**Work instructions**
Please output exactly the part of the records below that opens with the line containing "Tanzania, site B08, 2012-06-13" and closes with the line containing "scientific name: Panthera pardus", both lines included, and nothing else.

**Data**
================================

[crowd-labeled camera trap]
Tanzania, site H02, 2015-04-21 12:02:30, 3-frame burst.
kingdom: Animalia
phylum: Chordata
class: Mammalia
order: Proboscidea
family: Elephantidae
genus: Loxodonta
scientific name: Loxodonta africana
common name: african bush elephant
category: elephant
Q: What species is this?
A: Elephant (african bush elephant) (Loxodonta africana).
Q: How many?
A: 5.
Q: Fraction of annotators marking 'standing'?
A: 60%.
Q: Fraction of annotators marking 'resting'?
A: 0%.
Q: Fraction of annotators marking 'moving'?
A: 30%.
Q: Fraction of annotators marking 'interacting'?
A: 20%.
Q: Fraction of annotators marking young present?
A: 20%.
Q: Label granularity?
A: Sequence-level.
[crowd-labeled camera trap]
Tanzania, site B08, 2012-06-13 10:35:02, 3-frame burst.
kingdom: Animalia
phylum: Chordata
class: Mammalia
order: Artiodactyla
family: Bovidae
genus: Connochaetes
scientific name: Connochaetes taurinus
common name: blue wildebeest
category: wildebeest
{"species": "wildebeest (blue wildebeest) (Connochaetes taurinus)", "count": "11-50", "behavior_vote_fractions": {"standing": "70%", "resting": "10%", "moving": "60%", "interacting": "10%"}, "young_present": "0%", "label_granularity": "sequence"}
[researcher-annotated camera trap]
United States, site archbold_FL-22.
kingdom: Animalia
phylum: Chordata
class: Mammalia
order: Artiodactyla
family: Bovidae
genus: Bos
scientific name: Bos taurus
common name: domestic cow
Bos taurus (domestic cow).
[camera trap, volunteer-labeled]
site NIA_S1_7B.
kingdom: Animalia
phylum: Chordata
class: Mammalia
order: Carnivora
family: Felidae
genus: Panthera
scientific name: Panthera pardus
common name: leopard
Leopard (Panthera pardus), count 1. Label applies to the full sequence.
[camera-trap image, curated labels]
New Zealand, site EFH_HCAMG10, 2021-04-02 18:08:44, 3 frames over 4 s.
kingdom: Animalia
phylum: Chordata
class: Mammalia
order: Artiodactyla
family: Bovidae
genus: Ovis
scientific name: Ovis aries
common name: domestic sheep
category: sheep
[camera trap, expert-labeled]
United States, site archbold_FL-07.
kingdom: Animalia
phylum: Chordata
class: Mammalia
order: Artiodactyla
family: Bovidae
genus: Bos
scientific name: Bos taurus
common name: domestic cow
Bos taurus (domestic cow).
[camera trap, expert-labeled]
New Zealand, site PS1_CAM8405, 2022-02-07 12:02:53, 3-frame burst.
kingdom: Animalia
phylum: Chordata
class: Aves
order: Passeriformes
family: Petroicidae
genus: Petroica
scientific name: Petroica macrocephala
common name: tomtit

================================

**Response to this task**
Tanzania, site B08, 2012-06-13 10:35:02, 3-frame burst.
kingdom: Animalia
phylum: Chordata
class: Mammalia
order: Artiodactyla
family: Bovidae
genus: Connochaetes
scientific name: Connochaetes taurinus
common name: blue wildebeest
category: wildebeest
{"species": "wildebeest (blue wildebeest) (Connochaetes taurinus)", "count": "11-50", "behavior_vote_fractions": {"standing": "70%", "resting": "10%", "moving": "60%", "interacting": "10%"}, "young_present": "0%", "label_granularity": "sequence"}
[researcher-annotated camera trap]
United States, site archbold_FL-22.
kingdom: Animalia
phylum: Chordata
class: Mammalia
order: Artiodactyla
family: Bovidae
genus: Bos
scientific name: Bos taurus
common name: domestic cow
Bos taurus (domestic cow).
[camera trap, volunteer-labeled]
site NIA_S1_7B.
kingdom: Animalia
phylum: Chordata
class: Mammalia
order: Carnivora
family: Felidae
genus: Panthera
scientific name: Panthera pardus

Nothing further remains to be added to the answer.